Continue the audio column on shortages and record noise, picking up after its last sentence.

» **Text passage**:

..........

Will our present sh---ges (don't say that word!) mean, shortly, that fewer New Yorkers will be listening to the least, in mono? I doubt it. I think that we may even be able to enjoy Total Everything, if we are really careful.

All day, too. But it's going to take every bit of our traditional ingenuity, swung over to a new viewpoint, a new game plan. I expect, then, that I will be into a lot of the facets of our own audio area these next months, as seen along such stimulating and challenging new lines. I'm not bearish. I just believe in keeping the eyes open, the better to see ahead. The power of positive thinking, yes?

2. Noise

Look briefly at audio noise. It's a big thing, these days. It'll get to be an even bigger thing, I suspect, as those sh---ages (don't mention them!) ease their way into our taken-for-granted quality standards. Noise in sound reproduction is maybe the first thing to be affected by our, er, changed circumstances. It isn't yet. I'm just looking confidently ahead.

Confidently, because of the wealth of superb thinking and engineering that has gone into noise reduction in these last few years. There's Dolby, and JVC, and in another general category, DBX and Burwen, and the Editor can probably add a dozen more right here. Whatever the brand, the fact is that most of these systems have been primarily occupied with the fruitful area of tape. The tape makers, too, hand in hand with noise reduction electronics. Lovely cooperation, from two vantage points, the tape itself and the selective suppression of unwanted residual noise. But noise reduction must go where the noise is. Noise is where there exists an imperfect medium-tape, for instance. But noise, too--do not forget--is when deterioration sets in. And where will that be but on disc. That is where my mind is roaming right now.

In WW II, you may remember, our supply of shellac for discs was inconveniently cut off by the Enemy, who took over and wouldn't send us any. Plastics? They went to war, but weren't advanced to the point of usefulness in 78s. So what did ingenuity do? For lack of any other solution, we suddenly found ourselves turning in an old shellac record for every new one we bought. Round and round! Reprocessing. (Where have I heard that term before?) This Spartan approach kept the record biz more or less alive for a number of crucial years. I wouldn't say it thrived. It existed. We had new records. Of course the quality, never any too good in terms of noise, went from awful to subliminal and horrendous.. Better horrendous noise, we thought, noise and music 50/50, than no music at all. So we bought records, and we played records, on the recirculating basis.

We could do a lot better now. It might come to pass, I'd say, that one of these days we will start recirculating our present wad of vinyl. It would save untold tons of petroleum. That's enough to make us think twice, and stay one step ahead of the allocations. If this were to happen, the first big challenge would land on the reprocessors, to make old vinyl sound like new. We are good at things like that. But we start off, in this case, with near-total silence on our present discs, whereas shellac's loud old hiss covered a multitude of sins. With our best efforts, recycled vinyl noise levels would creep up only slowly, quite slowly. Heroic efforts to minimize the effect.

..........

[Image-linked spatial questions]
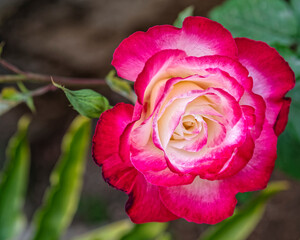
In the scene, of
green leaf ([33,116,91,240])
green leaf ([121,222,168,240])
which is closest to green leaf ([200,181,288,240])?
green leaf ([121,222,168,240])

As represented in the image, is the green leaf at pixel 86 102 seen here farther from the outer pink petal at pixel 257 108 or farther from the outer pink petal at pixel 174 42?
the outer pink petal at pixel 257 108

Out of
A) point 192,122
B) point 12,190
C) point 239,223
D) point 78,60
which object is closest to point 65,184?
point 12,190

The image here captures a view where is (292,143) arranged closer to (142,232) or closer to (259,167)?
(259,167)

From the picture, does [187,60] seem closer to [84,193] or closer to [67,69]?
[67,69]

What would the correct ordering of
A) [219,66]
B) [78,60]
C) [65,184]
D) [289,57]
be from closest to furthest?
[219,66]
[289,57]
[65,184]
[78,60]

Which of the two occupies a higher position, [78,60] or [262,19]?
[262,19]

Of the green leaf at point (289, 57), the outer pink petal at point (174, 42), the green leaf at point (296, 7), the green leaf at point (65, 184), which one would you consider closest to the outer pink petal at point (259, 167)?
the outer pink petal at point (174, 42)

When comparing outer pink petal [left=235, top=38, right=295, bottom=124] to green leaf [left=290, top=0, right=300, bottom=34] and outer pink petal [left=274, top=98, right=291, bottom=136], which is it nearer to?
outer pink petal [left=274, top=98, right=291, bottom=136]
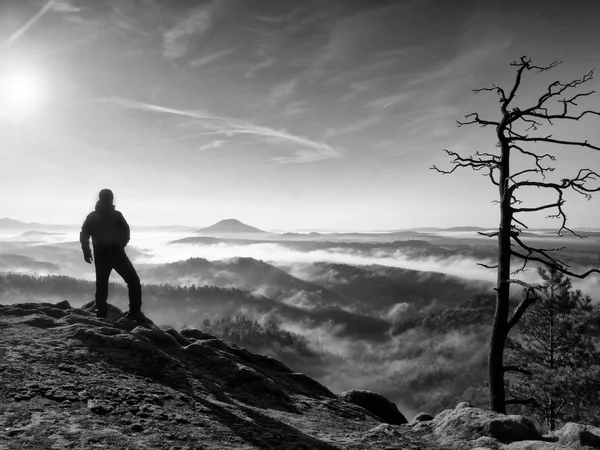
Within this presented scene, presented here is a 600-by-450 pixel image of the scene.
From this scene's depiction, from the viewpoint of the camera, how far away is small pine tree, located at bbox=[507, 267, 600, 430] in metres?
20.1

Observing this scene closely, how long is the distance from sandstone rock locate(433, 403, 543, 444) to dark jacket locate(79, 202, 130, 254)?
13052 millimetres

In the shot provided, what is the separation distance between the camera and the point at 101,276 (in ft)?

..........

» **Exercise response**:
The reprocessors would soon have allies. A second approach is the use of noise reduction circuits. If our present noise reducers were to adapt themselves from tape towards disc, we could have new means to combat possible sonic deterioration. Between the reprocessors and the noise circuit people, I think we could do some amazing things, to Preserve Our Natural Resources and keep the disc alive. Dolby, of course, has already spread out into other areas than tape: optical film tracks, FM stereo broadcasts. I was interested to find that DBX now has a disc noise reduction system, the whole two-step bit, code and decode, with special discs cut to the DBX characteristic and a decoding box to play them through. Total silence! (But there weren't any ticks to suppress:) No distortion that I could hear, on a once-through audition. I forgot to ask whether the discs could also be cut with SQ or CD-4 modulations. This system and/or others of a like nature could take care of a lot of problems, if and when. They just might have to.

But I doubt if present noise circuitry is the whole answer. Those ticks and pops, the violently on-off transients of vinyl noise, are very different from the less jagged noise you generally find on tape, which is what the present circuitry removes. The human ear is fiendishly sensitive to very tiny transients, the jagged kind, set against a silent background. You can hear a swarm of tiny ticks on vinyl that will scarcely register in a laboratory measurement.

Think back again to another time, when the great flood of LPs burst out in the early 1950s after the changeover from 78. It was the noisiest flood you ever heard, a billion ticks and pops a minute, and we just plain got used to it. Didn't even listen. That's one way out but it's not the best. Then came vinyl improvements, pressing improvements, and to-there were only a thousand ticks a minute, then a hundred. Fantastic. The first Dolby tapes brought us, finally, the first tick-free discs, their clarity at last revealed. Well, maybe not free. But nowadays you can play a record for a minute and not hear a single tick. Maybe three or four on a side is par for the course in good records right now. Down on the micro-scale of the stylus tip, though, it doesn't take micro-much to set off a very loud noise. Our present standards are almost too high to last.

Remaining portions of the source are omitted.